» **PROVIDED PASSAGE**:

····················

Mal’ta–Buret’ culture of Siberia and Basal Haplogroup R* or R-M207

A preference for the pathological?

“The isolated Sungir remains (Sungir 4 and 5) display little evidence of pathological abnormality, other than minor trauma and periodontal degeneration in Sungir 5. Sungir 1 exhibits a suite of dental and osteoarthritic degenerations, a minor cranial shape irregularity and the upper thoracic (T1) incision that caused his immediate death. Only the last lesion is notable for an approximately 40-year-old Mid Upper Palaeolithic human. The Sungir 2 and 3 remains, however, exhibit suites of pathological abnormalities, those affecting the latter skeleton being the more obvious. These developmental changes, with unknown soft tissue and physiological consequences, have led to suggestions that individuals with noticeable pathological conditions were treated differently in death in the Upper Palaeolithic. Indeed, in the Mid Upper Palaeolithic, individuals with marked developmental or degenerative abnormalities are relatively common in the burial record, accounting for a third of the sufficiently well-preserved individuals. These include Barma Grande 2, Brno 2, Cro-Magnon 1, Dolní Věstonice 3, 15 and 16, Mal’ta 1, Pataud 1 and Sungir 1–3. The Pleistocene fossil record in general has an elevated frequency of such pathological individuals, few of whom were buried prior to the Upper Palaeolithic. The abundance of pathological remains poses the question as to whether the high frequency in Mid Upper Palaeolithic burials is due to mortuary behavior or to the stresses of a Pleistocene foraging existence. It can, nonetheless, be queried whether the greater burial elaboration of grave 2 vs grave 1 was related to the abnormalities of Sungir 2 and 3 and the consequences for their behavior before death.” ref

Multiple burials?

Sungir grave 2 is notable for being double and head to head (rather than side by side). Mid Upper Palaeolithic multiple burials are, however, moderately common. Of the 38 graves, 4 are double and 2 are triple (not counting the Krems-Wachtberg neonatal twins). The head-to-head, rather than side-by-side, position of the individuals in grave 2 is unusual, but it may have been used to accommodate the long ivory spears.” ref

Attention to the immature?

“The elaboration of grave 2 suggests that these individuals had a certain status ascribed to them, something beyond that which they could have acquired during only a decade of life. Yet, the Arene Candide 1 adolescent had the next most elaborate Mid Upper Palaeolithic burial, and the Borsuka, Krems-Wachtberg and Mal’ta infants were accorded an abundance of ochre, beads and/or jeweler. Although Mid Upper Palaeolithic burials are biased towards mature individuals (59 per cent, n = 49, expected: approximately 42 per cent), these young individuals were provided with the same range of body decoration in death; it is probable that they also exhibited extensive decoration when alive.” ref

The isolated human remains?

····················

Extracted records:
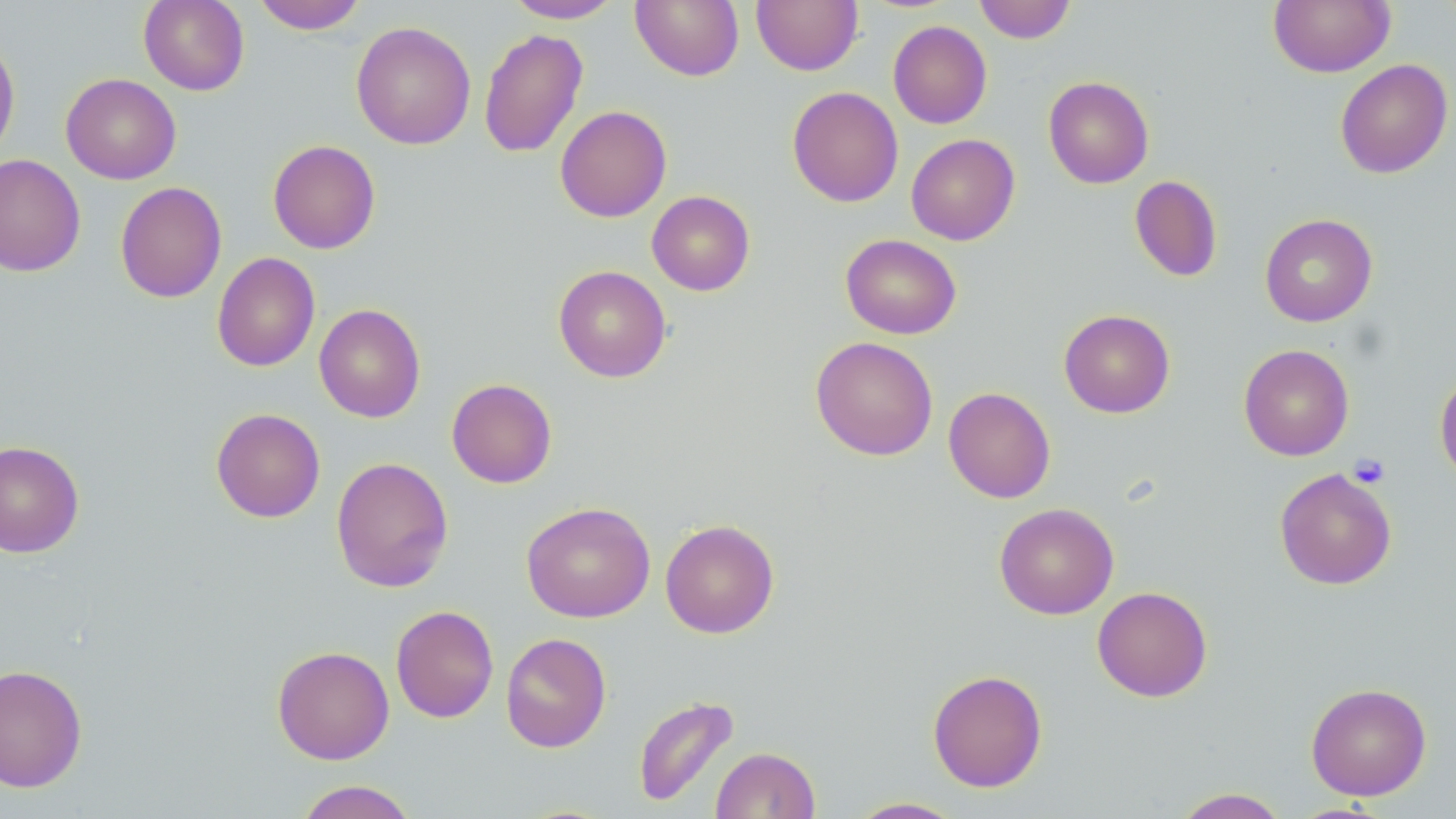
Summary:
  - Coordinate format: approximate bounding boxes as (x1, y1, x2, y2) in pixels
  - Uninfected red blood cell locations: (138, 0, 250, 95), (252, 0, 367, 34), (504, 0, 623, 23), (631, 0, 744, 81), (751, 0, 863, 75), (974, 0, 1076, 43), (1268, 0, 1395, 77), (351, 20, 476, 150), (888, 21, 992, 129), (478, 28, 588, 158), (0, 35, 20, 162), (1335, 59, 1453, 179), (61, 73, 182, 184), (1043, 76, 1154, 189), (787, 86, 903, 207), (555, 105, 672, 222), (906, 133, 1020, 245), (268, 139, 380, 254), (0, 153, 86, 277), (1129, 175, 1223, 282), (115, 181, 227, 303), (646, 190, 756, 295), (1259, 213, 1378, 326), (840, 233, 962, 339), (212, 252, 320, 372), (553, 265, 671, 382), (314, 303, 426, 423), (1059, 309, 1175, 418), (810, 336, 938, 461), (1238, 344, 1354, 460), (1434, 370, 1456, 486), (446, 378, 557, 489), (943, 386, 1056, 503), (211, 408, 325, 523), (0, 439, 84, 558), (331, 457, 454, 593), (1274, 468, 1397, 590), (521, 501, 655, 623), (994, 502, 1119, 620), (660, 519, 780, 638), (1092, 586, 1213, 702), (390, 605, 499, 723), (500, 632, 612, 753), (272, 645, 394, 764), (0, 663, 88, 793), (927, 669, 1048, 792), (1306, 682, 1432, 800), (631, 694, 740, 809), (711, 746, 820, 819), (293, 780, 419, 819), (1171, 787, 1292, 818), (847, 797, 966, 818)
  - Platelet locations: (1348, 454, 1390, 488)
  - Slide-level diagnosis: no evidence of blood parasites
  - Stain: May-Grünwald-Giemsa
  - Preparation: thin blood film
  - Modality: optical microscopy
  - Magnification: 1000x
  - Image size: 1456×819 pixels
  - Field of view: single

····················

» **TASK BRIEF**:
Condense the paragraph beginning "Sungir grave 2 is notable" in the Sungir burial passage into a short bulleted list, keeping its main facts.

» **RESPONSE**:
- Sungir grave 2 is a double burial, with the two individuals placed head to head rather than side by side.
- Multiple burials are moderately common in the Mid Upper Palaeolithic: of 38 graves, 4 are double and 2 are triple, not counting the Krems-Wachtberg neonatal twins.
- The head-to-head position is unusual, but it may have been used to make room for the long ivory spears.